Extract each line from the entries below that contains the string "diesel". Case counts, so copy only lines where it matches in case.
# # #
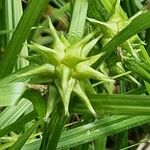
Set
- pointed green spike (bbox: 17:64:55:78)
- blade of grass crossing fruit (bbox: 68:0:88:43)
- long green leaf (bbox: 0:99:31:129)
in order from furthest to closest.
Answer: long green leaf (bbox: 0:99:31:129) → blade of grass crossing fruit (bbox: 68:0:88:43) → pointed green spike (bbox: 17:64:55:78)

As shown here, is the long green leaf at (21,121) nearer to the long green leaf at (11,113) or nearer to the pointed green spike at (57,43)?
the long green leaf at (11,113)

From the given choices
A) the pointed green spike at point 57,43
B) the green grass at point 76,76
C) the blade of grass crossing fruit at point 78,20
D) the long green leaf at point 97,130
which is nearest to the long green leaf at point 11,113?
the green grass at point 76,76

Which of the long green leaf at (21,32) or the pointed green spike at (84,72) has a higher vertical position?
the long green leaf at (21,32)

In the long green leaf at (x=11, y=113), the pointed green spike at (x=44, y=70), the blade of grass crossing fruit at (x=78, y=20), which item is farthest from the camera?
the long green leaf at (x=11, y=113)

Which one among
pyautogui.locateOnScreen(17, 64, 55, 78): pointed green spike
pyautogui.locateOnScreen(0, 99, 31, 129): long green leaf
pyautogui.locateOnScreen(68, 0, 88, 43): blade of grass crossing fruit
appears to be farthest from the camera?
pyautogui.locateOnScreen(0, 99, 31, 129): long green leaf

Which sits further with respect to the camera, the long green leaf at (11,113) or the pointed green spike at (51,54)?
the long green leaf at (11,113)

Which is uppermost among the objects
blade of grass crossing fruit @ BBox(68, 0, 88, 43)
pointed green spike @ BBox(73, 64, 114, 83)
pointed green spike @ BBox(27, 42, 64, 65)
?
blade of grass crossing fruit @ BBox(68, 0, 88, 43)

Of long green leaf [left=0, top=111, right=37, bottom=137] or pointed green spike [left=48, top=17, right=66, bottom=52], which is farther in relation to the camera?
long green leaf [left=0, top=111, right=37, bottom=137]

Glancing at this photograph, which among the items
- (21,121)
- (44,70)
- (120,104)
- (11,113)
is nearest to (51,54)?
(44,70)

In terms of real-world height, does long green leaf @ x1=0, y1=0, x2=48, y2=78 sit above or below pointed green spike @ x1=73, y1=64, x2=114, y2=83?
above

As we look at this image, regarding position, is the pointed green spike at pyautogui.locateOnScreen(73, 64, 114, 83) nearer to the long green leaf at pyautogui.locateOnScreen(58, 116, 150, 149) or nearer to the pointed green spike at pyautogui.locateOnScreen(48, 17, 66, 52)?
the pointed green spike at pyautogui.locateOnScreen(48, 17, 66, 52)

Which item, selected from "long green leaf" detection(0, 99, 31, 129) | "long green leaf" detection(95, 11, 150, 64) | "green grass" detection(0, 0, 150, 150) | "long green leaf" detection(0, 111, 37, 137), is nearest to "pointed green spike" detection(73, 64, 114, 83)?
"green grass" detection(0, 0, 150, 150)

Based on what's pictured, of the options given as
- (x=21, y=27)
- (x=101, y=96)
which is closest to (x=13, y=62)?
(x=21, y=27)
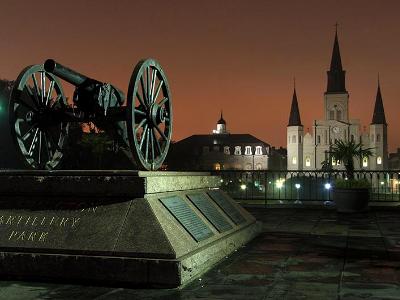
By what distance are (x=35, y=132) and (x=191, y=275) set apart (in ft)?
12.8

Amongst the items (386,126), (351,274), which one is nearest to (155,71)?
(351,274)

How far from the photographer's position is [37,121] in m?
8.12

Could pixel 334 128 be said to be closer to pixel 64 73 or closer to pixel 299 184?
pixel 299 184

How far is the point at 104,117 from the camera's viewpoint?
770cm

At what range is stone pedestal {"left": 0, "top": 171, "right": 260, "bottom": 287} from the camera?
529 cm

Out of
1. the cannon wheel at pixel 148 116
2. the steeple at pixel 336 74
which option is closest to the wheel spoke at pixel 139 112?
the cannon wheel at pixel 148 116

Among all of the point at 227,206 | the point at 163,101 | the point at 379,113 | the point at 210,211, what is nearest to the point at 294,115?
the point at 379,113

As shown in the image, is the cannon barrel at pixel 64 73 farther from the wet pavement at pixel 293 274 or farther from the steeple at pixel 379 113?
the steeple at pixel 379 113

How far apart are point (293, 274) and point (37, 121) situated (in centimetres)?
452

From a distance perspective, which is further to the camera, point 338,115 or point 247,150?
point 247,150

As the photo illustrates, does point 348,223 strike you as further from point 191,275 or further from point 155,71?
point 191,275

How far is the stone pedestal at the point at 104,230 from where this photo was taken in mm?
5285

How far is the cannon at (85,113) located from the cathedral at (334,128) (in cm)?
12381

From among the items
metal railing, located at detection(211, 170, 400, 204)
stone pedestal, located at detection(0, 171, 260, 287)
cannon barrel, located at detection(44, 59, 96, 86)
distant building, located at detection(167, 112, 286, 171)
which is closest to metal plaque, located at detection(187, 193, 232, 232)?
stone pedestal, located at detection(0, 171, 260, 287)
# # #
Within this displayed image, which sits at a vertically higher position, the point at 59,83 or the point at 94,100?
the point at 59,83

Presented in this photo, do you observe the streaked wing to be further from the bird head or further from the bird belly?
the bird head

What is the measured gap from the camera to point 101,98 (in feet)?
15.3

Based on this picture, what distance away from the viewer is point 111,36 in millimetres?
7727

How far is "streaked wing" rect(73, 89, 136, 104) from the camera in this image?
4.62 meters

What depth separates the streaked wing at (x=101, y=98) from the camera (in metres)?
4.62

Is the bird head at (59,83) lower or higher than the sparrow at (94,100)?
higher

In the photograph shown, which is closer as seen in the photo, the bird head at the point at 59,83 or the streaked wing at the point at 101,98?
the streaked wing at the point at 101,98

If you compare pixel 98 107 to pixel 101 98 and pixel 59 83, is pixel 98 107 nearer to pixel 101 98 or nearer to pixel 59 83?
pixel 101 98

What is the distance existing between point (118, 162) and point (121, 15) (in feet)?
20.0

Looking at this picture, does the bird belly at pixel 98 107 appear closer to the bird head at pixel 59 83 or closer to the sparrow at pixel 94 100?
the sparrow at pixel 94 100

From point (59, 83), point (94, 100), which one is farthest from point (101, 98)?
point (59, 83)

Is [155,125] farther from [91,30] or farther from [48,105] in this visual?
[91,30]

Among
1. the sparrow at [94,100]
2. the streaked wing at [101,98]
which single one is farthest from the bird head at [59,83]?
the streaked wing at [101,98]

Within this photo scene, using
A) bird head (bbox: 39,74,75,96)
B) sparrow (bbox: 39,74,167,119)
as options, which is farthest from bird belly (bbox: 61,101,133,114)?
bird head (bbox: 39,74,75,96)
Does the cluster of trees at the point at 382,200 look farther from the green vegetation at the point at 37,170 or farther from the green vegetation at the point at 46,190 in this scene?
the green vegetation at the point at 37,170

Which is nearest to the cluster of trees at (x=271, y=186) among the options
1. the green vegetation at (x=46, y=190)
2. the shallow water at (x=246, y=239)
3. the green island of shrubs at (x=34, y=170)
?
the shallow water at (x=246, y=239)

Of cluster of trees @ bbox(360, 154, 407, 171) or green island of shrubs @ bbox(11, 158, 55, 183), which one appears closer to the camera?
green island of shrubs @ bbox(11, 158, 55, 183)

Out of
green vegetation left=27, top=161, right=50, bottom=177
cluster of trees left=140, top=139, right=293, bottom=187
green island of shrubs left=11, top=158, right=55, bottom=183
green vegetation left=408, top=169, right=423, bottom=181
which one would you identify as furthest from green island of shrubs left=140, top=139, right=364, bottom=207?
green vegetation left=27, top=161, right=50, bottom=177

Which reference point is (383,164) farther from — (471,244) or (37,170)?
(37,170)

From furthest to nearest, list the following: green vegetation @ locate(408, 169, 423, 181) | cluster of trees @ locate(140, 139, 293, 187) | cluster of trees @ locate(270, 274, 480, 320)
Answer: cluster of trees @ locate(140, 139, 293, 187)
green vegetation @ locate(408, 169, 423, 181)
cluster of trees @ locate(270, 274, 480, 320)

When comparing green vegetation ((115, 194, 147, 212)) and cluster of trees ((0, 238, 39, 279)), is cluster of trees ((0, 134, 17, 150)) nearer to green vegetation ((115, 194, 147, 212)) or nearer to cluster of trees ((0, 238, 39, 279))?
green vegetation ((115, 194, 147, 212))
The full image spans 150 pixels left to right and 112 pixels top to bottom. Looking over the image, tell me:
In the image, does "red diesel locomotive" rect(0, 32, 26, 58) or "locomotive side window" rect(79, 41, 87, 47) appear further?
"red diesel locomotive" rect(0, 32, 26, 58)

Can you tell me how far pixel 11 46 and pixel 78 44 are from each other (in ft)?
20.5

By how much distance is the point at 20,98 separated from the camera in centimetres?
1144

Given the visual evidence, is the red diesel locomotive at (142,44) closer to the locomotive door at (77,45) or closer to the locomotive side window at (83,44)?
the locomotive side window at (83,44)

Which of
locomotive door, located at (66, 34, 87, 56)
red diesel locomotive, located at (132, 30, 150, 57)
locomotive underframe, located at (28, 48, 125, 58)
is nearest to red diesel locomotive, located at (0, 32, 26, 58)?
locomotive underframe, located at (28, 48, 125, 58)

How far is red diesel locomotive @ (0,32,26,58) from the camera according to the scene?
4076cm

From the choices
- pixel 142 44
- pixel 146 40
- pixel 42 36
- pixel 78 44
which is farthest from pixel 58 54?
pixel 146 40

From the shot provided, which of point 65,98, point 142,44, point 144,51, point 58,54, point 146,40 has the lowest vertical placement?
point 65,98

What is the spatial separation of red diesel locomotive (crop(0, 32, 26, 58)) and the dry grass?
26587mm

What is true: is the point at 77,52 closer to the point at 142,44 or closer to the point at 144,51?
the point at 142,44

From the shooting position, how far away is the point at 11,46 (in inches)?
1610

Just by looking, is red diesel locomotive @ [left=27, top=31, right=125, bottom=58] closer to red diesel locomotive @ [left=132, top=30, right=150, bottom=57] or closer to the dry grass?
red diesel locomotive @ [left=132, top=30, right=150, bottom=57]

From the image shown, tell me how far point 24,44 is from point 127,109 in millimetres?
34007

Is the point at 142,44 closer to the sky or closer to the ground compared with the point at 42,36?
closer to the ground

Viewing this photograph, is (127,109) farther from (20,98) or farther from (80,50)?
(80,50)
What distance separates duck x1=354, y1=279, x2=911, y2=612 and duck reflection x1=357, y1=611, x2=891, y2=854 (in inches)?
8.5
# # #
**EXERCISE RESPONSE:**
In the image, does "red diesel locomotive" rect(0, 32, 26, 58) or "locomotive side window" rect(79, 41, 87, 47) appear further?
"red diesel locomotive" rect(0, 32, 26, 58)
Given the visual evidence, is the red diesel locomotive at (142,44) closer to the locomotive door at (77,45) or closer to the locomotive side window at (83,44)?
red diesel locomotive, located at (132, 30, 150, 57)
is nearest to red diesel locomotive, located at (0, 32, 26, 58)?
How far is red diesel locomotive @ (0,32,26,58) from the camera according to the scene?
What is the spatial separation of red diesel locomotive (crop(0, 32, 26, 58)) and the dry grass?
Just by looking, is red diesel locomotive @ [left=27, top=31, right=125, bottom=58] closer to red diesel locomotive @ [left=132, top=30, right=150, bottom=57] or closer to the dry grass?
red diesel locomotive @ [left=132, top=30, right=150, bottom=57]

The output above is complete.